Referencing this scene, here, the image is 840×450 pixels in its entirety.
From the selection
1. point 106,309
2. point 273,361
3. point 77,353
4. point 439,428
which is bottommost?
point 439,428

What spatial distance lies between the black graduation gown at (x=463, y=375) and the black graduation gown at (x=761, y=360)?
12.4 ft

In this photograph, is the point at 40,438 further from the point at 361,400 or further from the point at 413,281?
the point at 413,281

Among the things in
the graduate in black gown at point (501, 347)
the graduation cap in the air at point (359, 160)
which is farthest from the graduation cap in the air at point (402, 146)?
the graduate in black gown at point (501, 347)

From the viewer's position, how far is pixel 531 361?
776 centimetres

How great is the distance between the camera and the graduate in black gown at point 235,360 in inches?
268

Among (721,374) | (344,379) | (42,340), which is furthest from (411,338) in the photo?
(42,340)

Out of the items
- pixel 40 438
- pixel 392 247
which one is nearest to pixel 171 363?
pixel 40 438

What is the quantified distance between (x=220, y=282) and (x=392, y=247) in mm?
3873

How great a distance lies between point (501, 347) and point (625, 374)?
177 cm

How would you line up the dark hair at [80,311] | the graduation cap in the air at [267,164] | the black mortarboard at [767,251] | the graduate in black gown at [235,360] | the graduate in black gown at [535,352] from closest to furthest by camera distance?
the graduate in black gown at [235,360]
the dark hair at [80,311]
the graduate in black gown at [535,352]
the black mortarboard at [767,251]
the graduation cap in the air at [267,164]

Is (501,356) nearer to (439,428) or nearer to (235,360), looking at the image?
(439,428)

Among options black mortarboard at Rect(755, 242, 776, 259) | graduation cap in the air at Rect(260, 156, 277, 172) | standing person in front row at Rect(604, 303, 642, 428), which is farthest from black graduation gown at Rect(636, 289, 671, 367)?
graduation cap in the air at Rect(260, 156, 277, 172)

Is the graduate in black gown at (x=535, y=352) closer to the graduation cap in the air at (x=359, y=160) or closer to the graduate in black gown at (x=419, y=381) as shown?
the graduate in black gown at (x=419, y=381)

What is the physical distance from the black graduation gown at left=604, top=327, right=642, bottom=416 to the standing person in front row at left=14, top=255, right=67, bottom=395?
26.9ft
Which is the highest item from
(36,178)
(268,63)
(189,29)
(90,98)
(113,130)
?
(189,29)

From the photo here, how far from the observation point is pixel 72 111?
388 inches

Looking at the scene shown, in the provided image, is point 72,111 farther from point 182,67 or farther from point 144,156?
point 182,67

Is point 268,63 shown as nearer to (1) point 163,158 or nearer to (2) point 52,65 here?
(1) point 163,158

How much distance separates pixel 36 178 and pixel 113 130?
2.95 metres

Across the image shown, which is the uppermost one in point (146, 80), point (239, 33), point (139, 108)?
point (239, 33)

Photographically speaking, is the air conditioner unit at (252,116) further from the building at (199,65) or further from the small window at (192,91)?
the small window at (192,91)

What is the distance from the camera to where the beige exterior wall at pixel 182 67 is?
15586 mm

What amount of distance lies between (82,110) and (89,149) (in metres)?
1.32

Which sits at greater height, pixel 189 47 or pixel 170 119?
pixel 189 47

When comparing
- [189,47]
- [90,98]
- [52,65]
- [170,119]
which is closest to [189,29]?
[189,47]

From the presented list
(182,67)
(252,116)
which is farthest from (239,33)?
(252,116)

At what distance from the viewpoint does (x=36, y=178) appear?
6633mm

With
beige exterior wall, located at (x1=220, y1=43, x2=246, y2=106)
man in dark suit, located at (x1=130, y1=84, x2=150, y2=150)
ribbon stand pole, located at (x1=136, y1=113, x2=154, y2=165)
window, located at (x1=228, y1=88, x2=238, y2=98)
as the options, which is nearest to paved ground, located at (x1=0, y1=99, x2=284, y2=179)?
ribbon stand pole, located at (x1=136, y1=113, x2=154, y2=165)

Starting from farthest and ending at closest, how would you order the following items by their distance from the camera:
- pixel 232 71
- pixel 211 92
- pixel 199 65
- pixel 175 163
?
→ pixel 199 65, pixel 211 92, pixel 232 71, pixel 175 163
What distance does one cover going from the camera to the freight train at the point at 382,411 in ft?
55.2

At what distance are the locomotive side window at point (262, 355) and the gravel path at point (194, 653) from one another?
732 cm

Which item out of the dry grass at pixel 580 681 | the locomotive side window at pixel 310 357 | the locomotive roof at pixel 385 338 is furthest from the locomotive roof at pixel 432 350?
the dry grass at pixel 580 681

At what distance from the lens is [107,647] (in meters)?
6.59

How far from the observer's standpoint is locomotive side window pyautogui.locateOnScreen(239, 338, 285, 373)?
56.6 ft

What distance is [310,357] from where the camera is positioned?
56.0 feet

- _Short task_
From the line that contains "At what distance are" down to the last line of the listing above, repeat each line exactly, and include nothing else.

- _Answer below_
At what distance are the locomotive side window at point (262, 355) and the gravel path at point (194, 653) from one another?
732 cm

Which item out of the dry grass at pixel 580 681 | the locomotive side window at pixel 310 357 | the locomotive roof at pixel 385 338 is furthest from the locomotive roof at pixel 432 350?
the dry grass at pixel 580 681

At what distance from the lens is [107,647] (in meters)?
6.59

How far from the observer's standpoint is locomotive side window pyautogui.locateOnScreen(239, 338, 285, 373)?
56.6 ft

What distance is [310,357] from where the camera is positioned?
56.0 feet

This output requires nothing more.